NEW YORK (Reuters Health) - Many doctors require that women have a pelvic exam before they can get a prescription for birth control pills, despite guidelines saying that the step is unnecessary, a new study finds.
In a survey of 1,200 U.S. doctors and advanced practice nurses, researchers found that one-third said they always required women to have a pelvic exam before they would write a prescription for birth control pills.
An even higher percentage - 44 percent - said they “usually” required one, according to findings published in the journal Obstetrics & Gynecology.
The number of practitioners requiring a pelvic exam is disappointingly high, researchers say, considering the fact that the World Health Organization and the American College of Obstetricians and Gynecologists (ACOG) advise that birth control pills can safely be prescribed without the exam.
“We were surprised, and we were certainly hoping that the numbers would be lower,” Dr. George F. Sawaya, one of the researchers on the study, told Reuters Health.
The key problem with mandatory pelvic exams is that it puts up an unnecessary hurdle to women seeking effective birth control, according to Sawaya and his colleagues at the University of California, San Francisco.

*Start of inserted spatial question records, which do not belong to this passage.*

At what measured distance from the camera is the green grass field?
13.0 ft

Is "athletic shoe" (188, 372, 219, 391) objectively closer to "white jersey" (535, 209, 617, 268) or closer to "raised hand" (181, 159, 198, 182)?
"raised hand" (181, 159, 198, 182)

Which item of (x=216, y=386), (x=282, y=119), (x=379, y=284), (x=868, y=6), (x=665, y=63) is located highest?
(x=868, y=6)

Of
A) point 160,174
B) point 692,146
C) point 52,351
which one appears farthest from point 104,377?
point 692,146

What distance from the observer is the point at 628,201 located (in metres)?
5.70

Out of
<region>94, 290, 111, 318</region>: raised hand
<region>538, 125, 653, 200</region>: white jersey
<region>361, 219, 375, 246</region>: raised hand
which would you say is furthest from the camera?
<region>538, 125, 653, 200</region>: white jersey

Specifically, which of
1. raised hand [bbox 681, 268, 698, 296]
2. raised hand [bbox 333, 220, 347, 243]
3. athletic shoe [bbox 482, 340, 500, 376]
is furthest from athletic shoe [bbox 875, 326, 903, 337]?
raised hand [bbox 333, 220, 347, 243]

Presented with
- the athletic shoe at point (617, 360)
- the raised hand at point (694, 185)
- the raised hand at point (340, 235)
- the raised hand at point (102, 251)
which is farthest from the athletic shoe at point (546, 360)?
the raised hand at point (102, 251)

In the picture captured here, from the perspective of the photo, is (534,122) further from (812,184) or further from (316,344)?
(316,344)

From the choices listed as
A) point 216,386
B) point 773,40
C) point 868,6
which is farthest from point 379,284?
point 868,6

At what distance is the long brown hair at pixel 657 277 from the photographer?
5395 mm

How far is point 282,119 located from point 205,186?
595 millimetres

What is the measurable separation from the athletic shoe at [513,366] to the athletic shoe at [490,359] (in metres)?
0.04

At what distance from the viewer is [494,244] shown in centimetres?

Women have to wait until their provider can fit the exam into his or her schedule; some may be turned off by the requirement altogether and opt for less-reliable forms of contraception, like condoms.
Birth control pills are the most popular form of reversible contraception in the U.S., used by 28 percent of women using contraceptives, the authors note.
“In my view, we should have as few barriers as possible to women trying to get effective birth control,” Sawaya said.
Dr. Andrew M. Kaunitz, an ob-gyn not involved in the study, agreed.
Pelvic exams, which can find potential signs of sexually transmitted infections, ovarian cysts, cancer or other disorders, are an important part of women’s routine healthcare, said Kaunitz, a professor and associate chairman of obstetrics and gynecology at the University of Florida College of Medicine-Jacksonville.
“But pelvic exams should not be linked to oral contraception in a mandated fashion,” he told Reuters Health.
There is no established medical need for women to have the exam before receiving a prescription for birth control pills, Sawaya said. It’s just that, traditionally, pelvic exams have been coupled with contraceptive prescriptions; in many cases, it may have simply been convenient for women to have a pelvic exam as part of their routine healthcare at the same time they were seeking a birth-control prescription.
“The two just became linked,” Kaunitz agreed. But while there is nothing wrong with that, he said, “women also deserve the option of un-linking those two services.”
The current findings are based on a survey sent to a national sample of 1,196 ob-gyns, family doctors and advanced-practice nurses specializing in either women’s health or family medicine.
Overall, 29 percent of ob-gyns and 33 percent of family doctors said they always required a pelvic exam for women seeking birth control pills. In addition, half of ob-gyns and about 45 percent of family doctors said they usually required the exam.
Advanced-practice nurses specializing in women’s health were the least likely to require a pelvic exam, with 16 percent saying they always did so. In contrast, nurses specializing in family medicine were more likely than all other providers to always require a pelvic exam; 45 percent said they did.
The reasons for the high rates are not clear from the study. But simple tradition could be at work, according to both Sawaya and Kaunitz. “I think old habits die hard,” Kaunitz said.
He also pointed out that among all providers in the study, those working in private practice were twice as likely as those in community and family-planning clinics to require a pelvic exam - suggesting that the clinic providers are more aware of current guidelines.
It’s also possible that some doctors require a pelvic exam in order to get the insurance reimbursement, Sawaya and his colleagues note in their report.
Medicare pays doctors about $75 for a screening pelvic exam and, depending on geography, private insurers may pay more. Contraceptive counseling, on the other hand, may not always fall into a clearly defined reimbursement category, the authors note.
“In the absence of adequate financial incentives for contraceptive counseling as an important clinical activity in its own right,” the researchers write, “providers are incentivized to conduct a physical exam with a well-reimbursed billing code.”
Along with added costs, unneeded pelvic exams also open women up to the possibility of having an abnormal finding that, upon further testing, turns out to be nothing. “Any (test) we do with an asymptomatic person has a chance of resulting in a false-positive,” Sawaya pointed out.
As for how often women should have a routine pelvic exam in the absence of any problems, there is no specific guideline. There are guidelines, however, for how often women should get a Pap test to screen for cervical cancer, which is often done in conjunction with a pelvic exam.
According to ACOG, women should begin having Pap tests at age 21, with screening repeated every two years until age 30. Women age 30 and older who have had three consecutive negative Pap tests can be screened every three years.
For women who are only seeking a birth control prescription and are told they need to schedule a pelvic exam, Sawaya suggested they ask their provider why the exam is necessary.
But he said the real message of the survey results is for practitioners, who, based on these findings, need better awareness of current guidelines on birth control prescription.